On Saturday’s immensely encouraging evidence it is hard to imagine Brighton being involved in the struggle to avoid relegation for much longer, but recent results tell a different story.

Graham Potter’s mission is to inspire consistency. “Our challenge now is to turn good performances into results,” he said. “We have to fight. We have to be brave.”

It was the first time Leeds had lost three successive games during Marcleo Bielsa’s tenure and bar Jack Harrison bending a shot wide of the post they created precious little.

“We can defend much better, and we can create much more danger,” he said. “We should have managed a better result. Normally our opponents have more difficulty managing the ball.”

Considering it involved a once cherished former employee and a compatriot, the construction of Neil Maupay’s early winner can only have exacerbated Bielsa’s agony.

Ben White, who excelled on loan at Elland Road last season, dribbled assuredly from central midfield before playing in Alexis Mac Allister. The 21-year-old Argentinian, previously on loan at Boca Juniors, played an exquisite one-two with Leandro Trossard before taking goalkeeper Kiko Casilla – making his first Premier League start of the season in place of the absent Illan Meslier – out of the equation with a perfectly weighted low pass across the box that invited Maupay to dispatch the ball into an unguarded net.

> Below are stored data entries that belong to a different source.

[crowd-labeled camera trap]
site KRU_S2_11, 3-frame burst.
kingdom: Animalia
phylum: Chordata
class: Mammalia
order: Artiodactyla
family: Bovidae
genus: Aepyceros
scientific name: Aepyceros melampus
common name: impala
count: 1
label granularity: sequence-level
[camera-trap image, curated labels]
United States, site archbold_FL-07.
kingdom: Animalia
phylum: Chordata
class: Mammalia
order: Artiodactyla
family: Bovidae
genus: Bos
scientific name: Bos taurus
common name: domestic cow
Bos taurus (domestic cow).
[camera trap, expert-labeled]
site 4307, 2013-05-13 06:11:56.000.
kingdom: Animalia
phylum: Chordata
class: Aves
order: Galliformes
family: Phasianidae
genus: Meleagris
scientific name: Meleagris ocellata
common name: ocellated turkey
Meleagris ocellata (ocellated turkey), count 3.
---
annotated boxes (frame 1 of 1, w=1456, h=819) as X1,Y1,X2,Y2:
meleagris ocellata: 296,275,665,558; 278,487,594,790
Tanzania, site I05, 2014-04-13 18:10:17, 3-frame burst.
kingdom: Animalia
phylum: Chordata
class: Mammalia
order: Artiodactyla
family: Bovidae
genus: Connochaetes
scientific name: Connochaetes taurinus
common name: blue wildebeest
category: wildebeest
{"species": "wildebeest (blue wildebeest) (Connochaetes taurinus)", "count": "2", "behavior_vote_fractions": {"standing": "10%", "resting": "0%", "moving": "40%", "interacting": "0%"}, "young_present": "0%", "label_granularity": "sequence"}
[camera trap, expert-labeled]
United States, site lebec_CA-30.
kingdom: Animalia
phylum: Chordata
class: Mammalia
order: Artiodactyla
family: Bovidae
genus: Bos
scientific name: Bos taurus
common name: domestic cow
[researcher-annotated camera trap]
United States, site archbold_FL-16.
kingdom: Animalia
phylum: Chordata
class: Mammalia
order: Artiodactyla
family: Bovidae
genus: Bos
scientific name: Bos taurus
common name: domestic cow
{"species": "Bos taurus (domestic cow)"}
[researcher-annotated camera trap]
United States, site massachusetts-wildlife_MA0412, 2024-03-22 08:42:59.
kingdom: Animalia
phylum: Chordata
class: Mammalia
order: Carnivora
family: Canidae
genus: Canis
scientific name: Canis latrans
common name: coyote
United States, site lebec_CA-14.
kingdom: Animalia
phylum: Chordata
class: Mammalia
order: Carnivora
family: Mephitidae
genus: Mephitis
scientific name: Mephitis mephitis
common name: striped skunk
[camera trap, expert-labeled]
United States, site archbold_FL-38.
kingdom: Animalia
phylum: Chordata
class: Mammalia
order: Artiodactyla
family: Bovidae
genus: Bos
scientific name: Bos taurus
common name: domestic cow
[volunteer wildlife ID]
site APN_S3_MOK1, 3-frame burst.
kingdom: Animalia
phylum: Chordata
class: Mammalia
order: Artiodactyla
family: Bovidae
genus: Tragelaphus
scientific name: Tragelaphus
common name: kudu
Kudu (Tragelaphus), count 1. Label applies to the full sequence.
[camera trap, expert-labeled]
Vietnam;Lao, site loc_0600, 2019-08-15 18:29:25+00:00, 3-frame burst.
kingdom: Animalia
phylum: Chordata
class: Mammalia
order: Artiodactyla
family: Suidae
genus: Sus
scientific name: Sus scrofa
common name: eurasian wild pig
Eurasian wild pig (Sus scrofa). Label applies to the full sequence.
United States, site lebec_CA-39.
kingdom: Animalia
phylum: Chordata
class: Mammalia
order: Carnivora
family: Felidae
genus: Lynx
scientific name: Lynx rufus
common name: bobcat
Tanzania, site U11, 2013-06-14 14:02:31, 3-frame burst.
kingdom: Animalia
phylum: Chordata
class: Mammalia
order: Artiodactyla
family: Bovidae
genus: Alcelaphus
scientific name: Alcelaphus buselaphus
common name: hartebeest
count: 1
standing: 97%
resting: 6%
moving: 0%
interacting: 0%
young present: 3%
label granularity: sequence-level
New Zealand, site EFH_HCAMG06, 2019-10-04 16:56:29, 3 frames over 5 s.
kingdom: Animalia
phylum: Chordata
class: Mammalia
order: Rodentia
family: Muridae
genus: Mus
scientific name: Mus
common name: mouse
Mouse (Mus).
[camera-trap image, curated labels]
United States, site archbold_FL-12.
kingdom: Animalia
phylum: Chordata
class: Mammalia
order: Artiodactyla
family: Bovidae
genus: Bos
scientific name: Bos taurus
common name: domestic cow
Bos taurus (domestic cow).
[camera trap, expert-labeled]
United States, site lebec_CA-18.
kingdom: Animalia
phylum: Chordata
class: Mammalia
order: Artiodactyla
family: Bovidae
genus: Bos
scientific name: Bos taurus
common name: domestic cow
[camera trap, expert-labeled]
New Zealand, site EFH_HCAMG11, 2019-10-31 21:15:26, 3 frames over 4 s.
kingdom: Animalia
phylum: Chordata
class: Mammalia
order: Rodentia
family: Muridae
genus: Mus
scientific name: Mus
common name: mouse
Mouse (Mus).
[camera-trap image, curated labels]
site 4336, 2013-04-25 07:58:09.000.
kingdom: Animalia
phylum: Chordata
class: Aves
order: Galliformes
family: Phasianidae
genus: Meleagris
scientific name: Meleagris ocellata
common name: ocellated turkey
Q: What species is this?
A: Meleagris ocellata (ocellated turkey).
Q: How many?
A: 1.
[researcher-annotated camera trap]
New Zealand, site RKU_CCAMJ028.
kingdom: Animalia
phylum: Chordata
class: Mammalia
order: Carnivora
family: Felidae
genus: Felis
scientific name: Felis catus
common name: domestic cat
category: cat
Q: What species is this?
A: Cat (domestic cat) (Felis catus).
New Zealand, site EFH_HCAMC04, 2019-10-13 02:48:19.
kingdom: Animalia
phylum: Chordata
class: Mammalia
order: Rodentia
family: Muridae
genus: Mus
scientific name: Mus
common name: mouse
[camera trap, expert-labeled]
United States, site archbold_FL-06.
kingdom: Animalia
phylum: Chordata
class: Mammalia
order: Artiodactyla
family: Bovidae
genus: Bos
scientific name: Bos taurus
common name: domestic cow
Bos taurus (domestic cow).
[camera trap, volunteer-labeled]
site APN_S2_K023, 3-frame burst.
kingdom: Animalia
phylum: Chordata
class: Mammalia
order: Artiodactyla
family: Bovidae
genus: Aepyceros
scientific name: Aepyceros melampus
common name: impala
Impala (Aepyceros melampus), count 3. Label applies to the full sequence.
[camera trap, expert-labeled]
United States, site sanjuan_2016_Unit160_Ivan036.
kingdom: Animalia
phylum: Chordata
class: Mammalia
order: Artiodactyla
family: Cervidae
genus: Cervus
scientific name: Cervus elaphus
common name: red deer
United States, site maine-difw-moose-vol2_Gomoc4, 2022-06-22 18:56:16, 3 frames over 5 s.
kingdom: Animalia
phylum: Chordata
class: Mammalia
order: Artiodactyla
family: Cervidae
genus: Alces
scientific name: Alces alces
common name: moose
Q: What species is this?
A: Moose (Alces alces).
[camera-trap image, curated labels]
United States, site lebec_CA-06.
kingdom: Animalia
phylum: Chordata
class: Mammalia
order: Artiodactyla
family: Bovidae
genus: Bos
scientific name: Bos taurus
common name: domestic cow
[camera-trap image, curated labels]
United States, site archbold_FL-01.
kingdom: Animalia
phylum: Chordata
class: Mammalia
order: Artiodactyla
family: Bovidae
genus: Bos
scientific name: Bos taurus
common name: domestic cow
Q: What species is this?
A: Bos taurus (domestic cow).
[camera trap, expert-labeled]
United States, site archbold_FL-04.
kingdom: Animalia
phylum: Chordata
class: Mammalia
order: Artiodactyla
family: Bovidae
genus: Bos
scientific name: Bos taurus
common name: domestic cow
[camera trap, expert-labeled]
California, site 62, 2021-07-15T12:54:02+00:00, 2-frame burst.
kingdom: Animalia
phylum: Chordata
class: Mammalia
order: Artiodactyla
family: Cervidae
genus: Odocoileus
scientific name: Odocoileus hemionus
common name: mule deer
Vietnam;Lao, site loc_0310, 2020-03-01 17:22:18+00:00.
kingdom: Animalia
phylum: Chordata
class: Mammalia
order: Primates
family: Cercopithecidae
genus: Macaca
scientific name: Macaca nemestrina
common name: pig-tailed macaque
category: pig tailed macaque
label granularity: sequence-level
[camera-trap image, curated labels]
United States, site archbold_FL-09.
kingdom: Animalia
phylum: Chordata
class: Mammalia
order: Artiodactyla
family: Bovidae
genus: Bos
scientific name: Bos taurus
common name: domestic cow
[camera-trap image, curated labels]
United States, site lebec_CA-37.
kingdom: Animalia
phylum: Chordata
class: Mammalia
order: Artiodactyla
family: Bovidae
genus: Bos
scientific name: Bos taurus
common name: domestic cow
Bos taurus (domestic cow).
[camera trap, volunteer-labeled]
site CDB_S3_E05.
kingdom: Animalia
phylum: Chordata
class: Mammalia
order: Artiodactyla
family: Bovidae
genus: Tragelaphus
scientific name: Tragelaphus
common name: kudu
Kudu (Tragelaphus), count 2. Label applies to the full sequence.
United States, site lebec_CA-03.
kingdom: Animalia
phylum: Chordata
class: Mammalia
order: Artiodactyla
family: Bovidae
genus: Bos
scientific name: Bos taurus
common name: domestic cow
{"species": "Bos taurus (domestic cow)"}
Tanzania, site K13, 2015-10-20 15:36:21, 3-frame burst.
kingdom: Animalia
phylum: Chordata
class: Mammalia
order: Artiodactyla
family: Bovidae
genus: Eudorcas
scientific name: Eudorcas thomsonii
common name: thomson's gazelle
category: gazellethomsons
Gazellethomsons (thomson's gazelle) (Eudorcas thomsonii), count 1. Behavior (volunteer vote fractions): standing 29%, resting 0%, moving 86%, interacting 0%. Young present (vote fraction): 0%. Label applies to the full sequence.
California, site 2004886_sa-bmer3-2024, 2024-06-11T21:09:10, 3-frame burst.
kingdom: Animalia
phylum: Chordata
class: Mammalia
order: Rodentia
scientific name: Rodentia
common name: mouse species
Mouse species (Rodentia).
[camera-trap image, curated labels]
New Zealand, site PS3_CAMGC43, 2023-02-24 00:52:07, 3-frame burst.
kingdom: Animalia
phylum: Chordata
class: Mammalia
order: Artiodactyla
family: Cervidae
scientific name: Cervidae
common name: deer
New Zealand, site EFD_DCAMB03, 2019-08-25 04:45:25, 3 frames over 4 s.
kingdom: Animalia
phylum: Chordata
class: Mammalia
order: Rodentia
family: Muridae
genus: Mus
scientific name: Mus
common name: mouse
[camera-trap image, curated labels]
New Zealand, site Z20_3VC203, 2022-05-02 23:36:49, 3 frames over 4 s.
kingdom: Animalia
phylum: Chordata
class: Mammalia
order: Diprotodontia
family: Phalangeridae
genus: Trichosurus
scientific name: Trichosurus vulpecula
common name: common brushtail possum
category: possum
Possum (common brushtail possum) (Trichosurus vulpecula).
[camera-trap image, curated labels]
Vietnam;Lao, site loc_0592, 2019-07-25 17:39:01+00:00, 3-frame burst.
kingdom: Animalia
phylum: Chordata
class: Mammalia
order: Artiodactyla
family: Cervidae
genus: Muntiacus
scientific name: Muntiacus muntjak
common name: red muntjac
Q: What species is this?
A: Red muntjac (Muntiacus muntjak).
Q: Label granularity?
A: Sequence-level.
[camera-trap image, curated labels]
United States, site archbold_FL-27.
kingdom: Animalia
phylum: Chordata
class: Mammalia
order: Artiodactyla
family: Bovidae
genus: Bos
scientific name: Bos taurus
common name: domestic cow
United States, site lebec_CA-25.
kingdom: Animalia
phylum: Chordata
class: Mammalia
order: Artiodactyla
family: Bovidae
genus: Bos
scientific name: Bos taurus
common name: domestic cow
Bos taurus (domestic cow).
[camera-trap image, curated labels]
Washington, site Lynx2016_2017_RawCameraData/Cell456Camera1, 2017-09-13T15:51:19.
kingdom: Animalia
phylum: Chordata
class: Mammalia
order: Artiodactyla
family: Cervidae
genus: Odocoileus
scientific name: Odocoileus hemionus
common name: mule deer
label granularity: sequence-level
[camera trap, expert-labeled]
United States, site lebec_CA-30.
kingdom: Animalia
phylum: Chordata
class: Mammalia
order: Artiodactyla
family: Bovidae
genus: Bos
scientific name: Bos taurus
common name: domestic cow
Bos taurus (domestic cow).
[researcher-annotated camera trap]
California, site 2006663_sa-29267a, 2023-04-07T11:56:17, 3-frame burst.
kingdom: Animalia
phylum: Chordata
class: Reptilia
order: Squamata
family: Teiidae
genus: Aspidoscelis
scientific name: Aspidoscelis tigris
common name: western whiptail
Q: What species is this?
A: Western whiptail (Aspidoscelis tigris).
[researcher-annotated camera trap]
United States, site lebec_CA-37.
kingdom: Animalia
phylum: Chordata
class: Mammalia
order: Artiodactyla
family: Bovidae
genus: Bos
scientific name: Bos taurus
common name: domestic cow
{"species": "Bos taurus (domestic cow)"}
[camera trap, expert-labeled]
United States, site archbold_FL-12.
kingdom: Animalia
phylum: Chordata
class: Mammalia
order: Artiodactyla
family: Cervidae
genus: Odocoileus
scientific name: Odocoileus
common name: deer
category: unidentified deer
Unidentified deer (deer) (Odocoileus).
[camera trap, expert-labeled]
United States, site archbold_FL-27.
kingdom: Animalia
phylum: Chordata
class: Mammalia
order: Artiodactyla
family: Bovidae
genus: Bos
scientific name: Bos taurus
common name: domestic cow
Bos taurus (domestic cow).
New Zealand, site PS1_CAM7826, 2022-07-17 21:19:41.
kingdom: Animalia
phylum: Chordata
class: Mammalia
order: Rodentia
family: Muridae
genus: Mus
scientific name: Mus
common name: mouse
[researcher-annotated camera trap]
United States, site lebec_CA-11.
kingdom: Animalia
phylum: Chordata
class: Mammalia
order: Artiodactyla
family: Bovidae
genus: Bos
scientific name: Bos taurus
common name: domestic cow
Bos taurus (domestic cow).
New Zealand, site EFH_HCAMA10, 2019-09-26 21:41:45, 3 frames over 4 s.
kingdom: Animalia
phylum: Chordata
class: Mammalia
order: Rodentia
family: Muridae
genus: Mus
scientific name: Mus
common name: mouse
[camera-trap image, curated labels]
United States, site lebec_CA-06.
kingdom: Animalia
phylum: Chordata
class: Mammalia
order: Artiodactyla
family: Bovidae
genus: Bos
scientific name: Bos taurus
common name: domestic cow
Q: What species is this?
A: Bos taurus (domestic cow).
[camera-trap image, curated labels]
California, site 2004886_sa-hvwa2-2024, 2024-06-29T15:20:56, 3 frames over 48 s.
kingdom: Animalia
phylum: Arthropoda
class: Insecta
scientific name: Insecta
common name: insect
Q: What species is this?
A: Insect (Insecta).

High calibre as that preamble proved, it was facilitated by poor defending and Stuart Dallas and Liam Cooper in particular will not relish watching replays highlighting their failure to eliminate the danger.

Brighton made light work of a heavy pitch with their clever positional interchanges and uplifting one- and two-touch passing but Leeds looked as if they were merely continuing where they left off last Sunday.
 
That surprise 3-0 FA Cup reverse at Crawley was made to look like more than just a blip as Brighton out-manoeuvred Leeds in all departments and Trossard’s shot hit the crossbar after taking a deflection off Luke Ayling.
 

Bielsa was missing his suspended holding midfielder Kalvin Phillips and it must have hurt to see White excelling in his new role as a midfield anchor for Brighton. He represented a big reason why the visitors were so omnipotent in central midfield where Pascal Struijk, Rodrigo and Mateusz Klich were not only persistently second-guessed but frequently looked exhausted.

Maybe all those Murderball sessions – Bielsa’s favourite training ground game that permits no breaks in play and features the ball remaining in constant motion – are finally taking their toll.

Alternatively, it might purely have been a case of the increasingly muddy pitch being better suited to Brighton’s short, geometric passing game than Leeds’s more direct and dynamic high-tempo approach.

The home side ratcheted up the intensity a little after the break but still rarely looked like scoring, while Trossard missed a sitter after an awful defensive slip by Ezgjan Alioski permitted Maupay to dissect Leeds’s backline.

Casilla was otherwise left largely underemployed as Potter switched his tactics to defensive mode, withdrawing his three most attacking players and ordering his increasingly nervous looking side to retreat behind the ball, concede possession and wind down the clock.

This arguably high-risk ploy paid off, leaving Brighton’s manager – praised for his “tactical diversity” by Bielsa – quietly exultant.

“It was a fantastic performance; I’m very proud of my players,” he said. “To come here and keep a clean sheet is an incredible effort.”